Inhibition of AMPA Receptors by Volatile Anesthetics
The subunit composition of ligand-gated channels influences the potency of the agonist as well as the potency of antagonists. Consistent with our previous observations in acutely isolated pyramidal neurons, the potency of kainate for receptor activation in cultured neurons was increased in GluR2-deficient receptors. 12,28,32In addition, the in vitro studies demonstrated the insensitivity of hippocampal AMPA receptors to clinically relevant concentrations of volatile anesthetics. The IC50values of halothane and isoflurane were fourfold to 11-fold greater than MAC equivalent concentrations, respectively. Furthermore, isoflurane is a more potent general anesthetic compared with halothane for immobilization (halothane > isoflurane > enflurane), whereas the concentrations of halothane and isoflurane required to reduce kainate-evoked current by 50% determined in this study were 1.27 and 1.38%, respectively. These results are consistent with studies of halothane inhibition of excitatory postsynaptic currents recorded in hippocampal pyramidal neurons from 2–3-week-old rats in which the IC50values were 660 and 590 μm, respectively. 28,33In addition, recombinant AMPA receptors expressed in oocytes were insensitive to clinically relevant concentrations of halothane, isoflurane, and enflurane. 34These data suggest that inhibition of postsynaptic AMPA receptors by volatile anesthetics contributes little to the sensitivity of both the (+/+) and GluR2 (−/−) mice. Inhibition of excitatory postsynaptic potentials from rat hippocampal slice were notably more sensitive to halothane and isoflurane inhibition, possibly because of a predominant presynaptic effect of volatile anesthetics on the vesicular release of glutamate. 35
From a clinical perspective, the GluR2 subunit may be down-regulated as a result of several disease processes, including stroke, cerebral palsy, schizophrenia, Alzheimer disease, and amyotrophic lateral sclerosis. Interestingly, despite the likely reductions in GluR2 subunit expression after forebrain ischemia, MAC values for halothane were unchanged in rats subjected to ischemia and reperfusion. 36,37These observations are consistent with our results that indicate MAC was unchanged in GluR2 (−/−) mice, although forebrain ischemia may not induce changes in receptor complement at the level of the spinal cord. Our results predict that the hypnotic and analgesic properties of anesthetics would be enhanced in patients suffering from disorders associated with a reduction in GluR2 receptor complement.

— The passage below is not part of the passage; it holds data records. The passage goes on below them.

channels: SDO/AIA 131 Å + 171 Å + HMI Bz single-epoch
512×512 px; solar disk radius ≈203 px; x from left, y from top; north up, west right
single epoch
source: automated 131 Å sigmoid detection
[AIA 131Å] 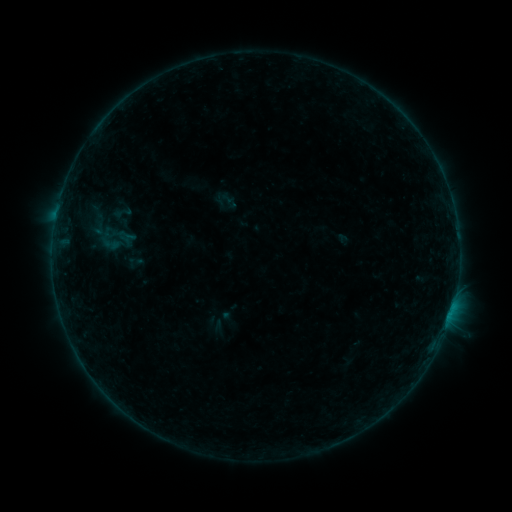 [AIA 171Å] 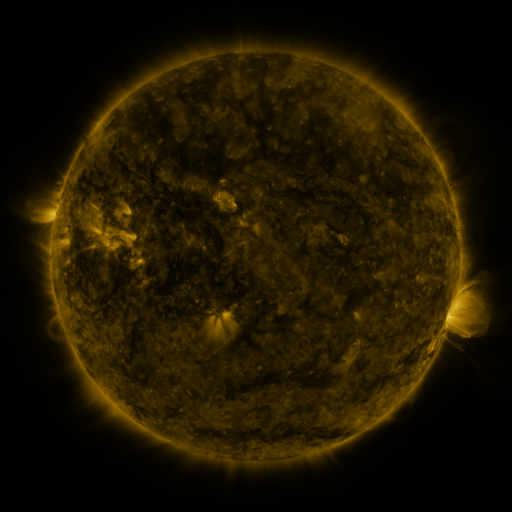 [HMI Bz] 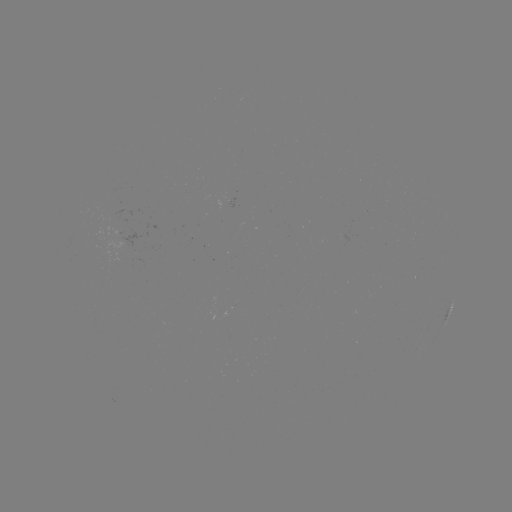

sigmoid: [104, 235, 120, 254]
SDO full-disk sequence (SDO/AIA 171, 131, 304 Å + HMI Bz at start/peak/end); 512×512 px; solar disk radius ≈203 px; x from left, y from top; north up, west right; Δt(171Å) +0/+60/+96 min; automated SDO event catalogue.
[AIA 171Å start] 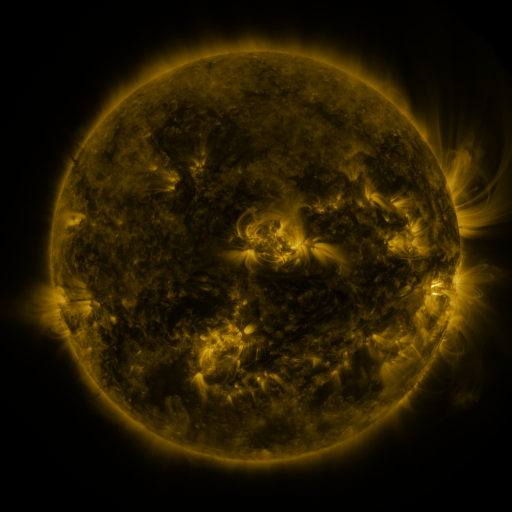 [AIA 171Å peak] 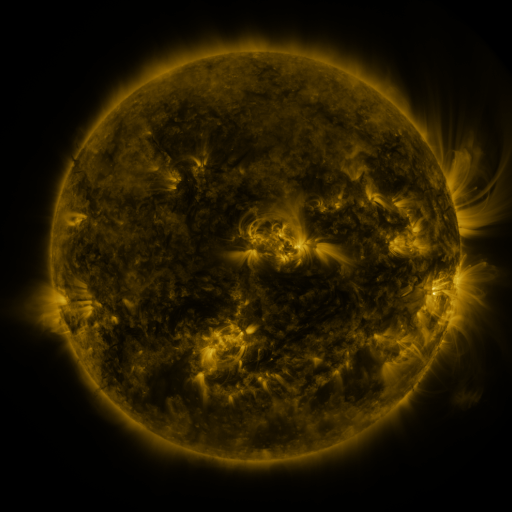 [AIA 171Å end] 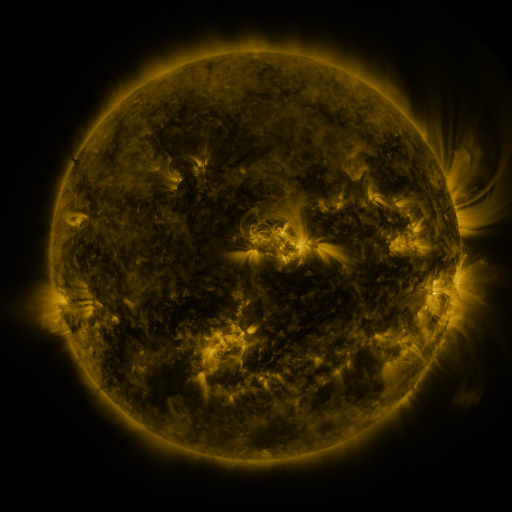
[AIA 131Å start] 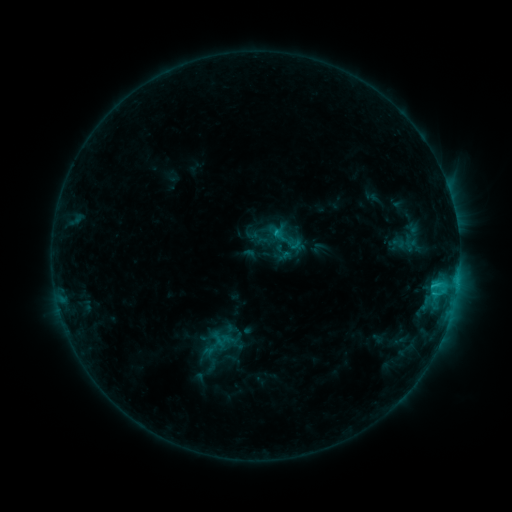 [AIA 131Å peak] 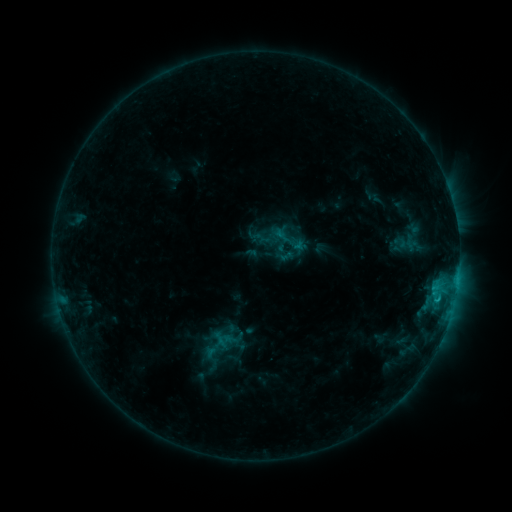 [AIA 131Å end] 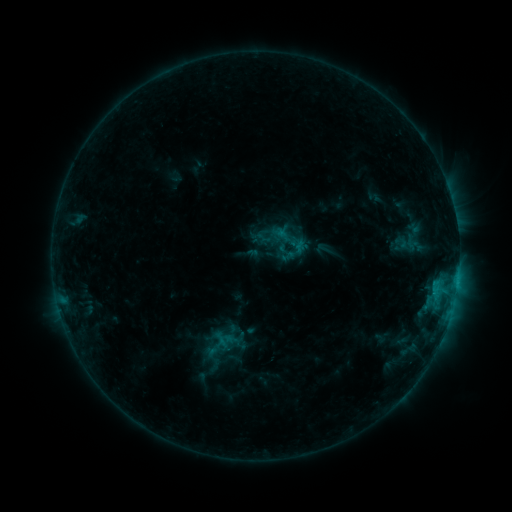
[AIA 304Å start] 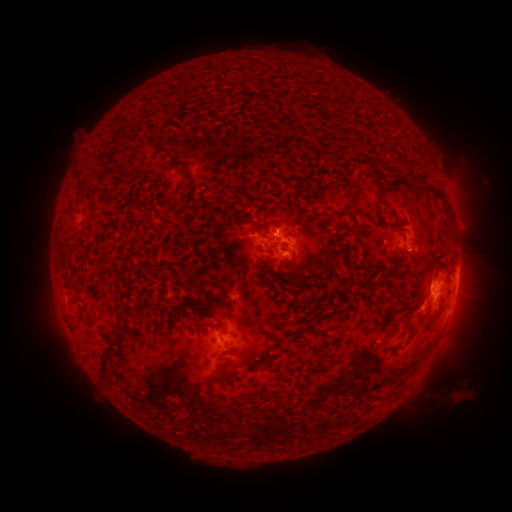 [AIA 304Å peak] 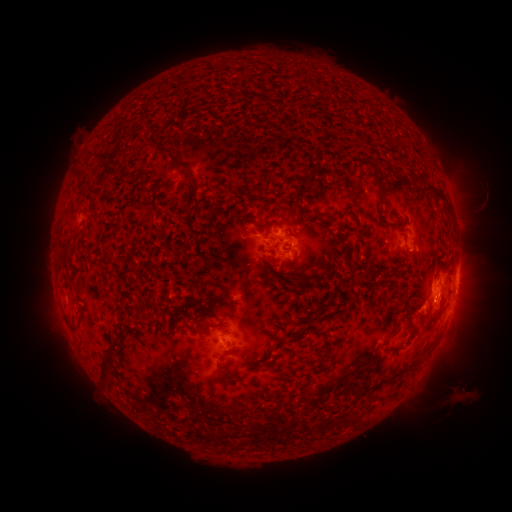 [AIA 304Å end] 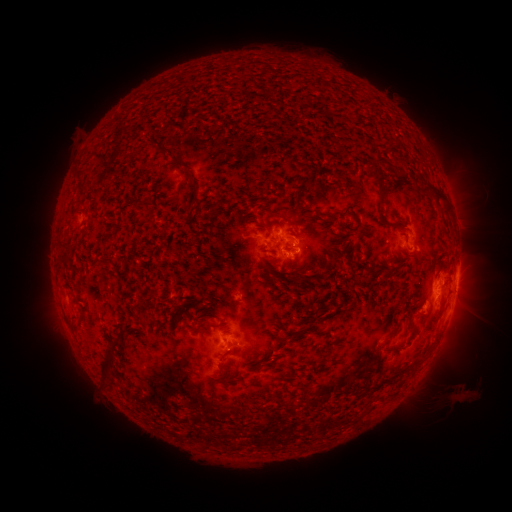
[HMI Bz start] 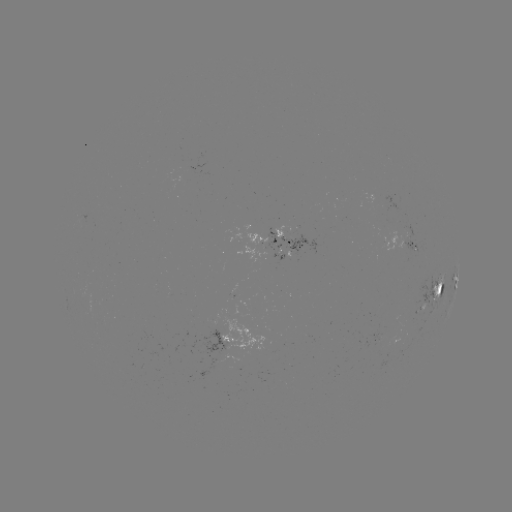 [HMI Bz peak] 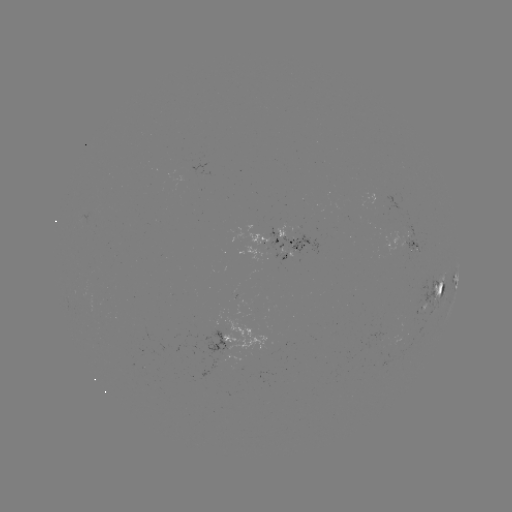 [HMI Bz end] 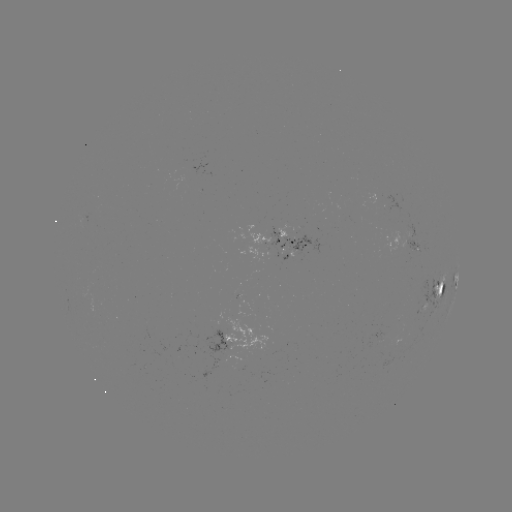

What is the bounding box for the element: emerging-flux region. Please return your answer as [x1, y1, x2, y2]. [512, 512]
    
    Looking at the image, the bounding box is [418, 303, 426, 314].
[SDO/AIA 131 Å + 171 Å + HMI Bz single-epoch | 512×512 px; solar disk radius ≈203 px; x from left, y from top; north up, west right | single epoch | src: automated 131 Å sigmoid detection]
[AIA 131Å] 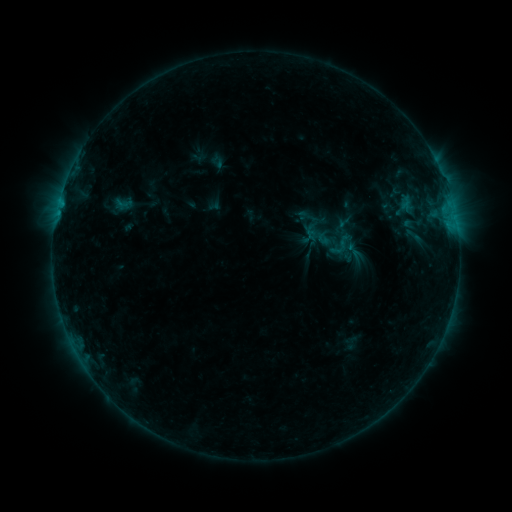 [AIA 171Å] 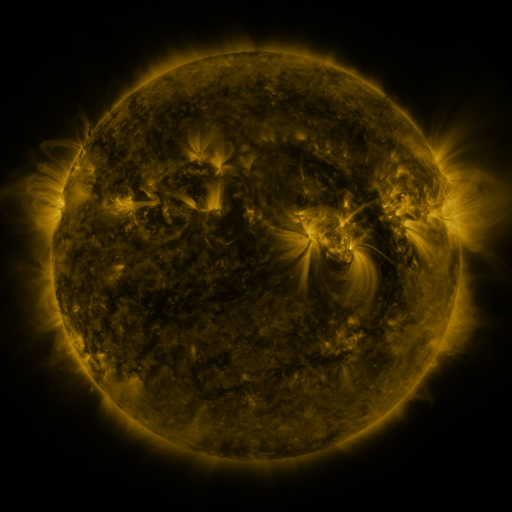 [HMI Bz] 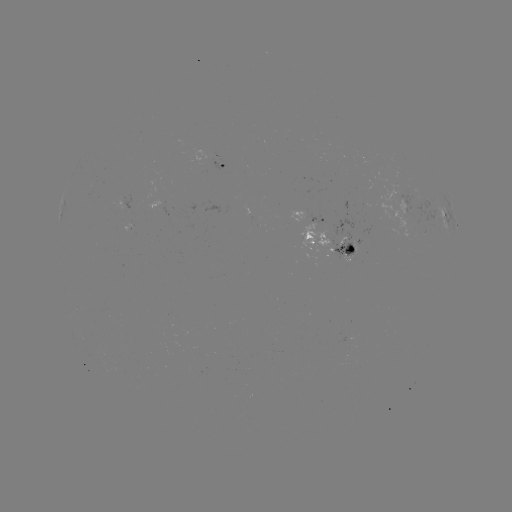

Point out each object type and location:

In summary, our findings support the concept that multiple populations of receptor mediate the various behavioral end points associated with the anesthetic state. Genetically modified mice provide a tool to examine the molecular basis for changes in anesthetic sensitivity. However, our findings illustrate the challenge of interpreting the basis for altered anesthetic sensitivity in mutant mouse models. To understand drug actions at the behavioral level, investigation at the single receptor must expand to incorporate dynamic neuronal networks.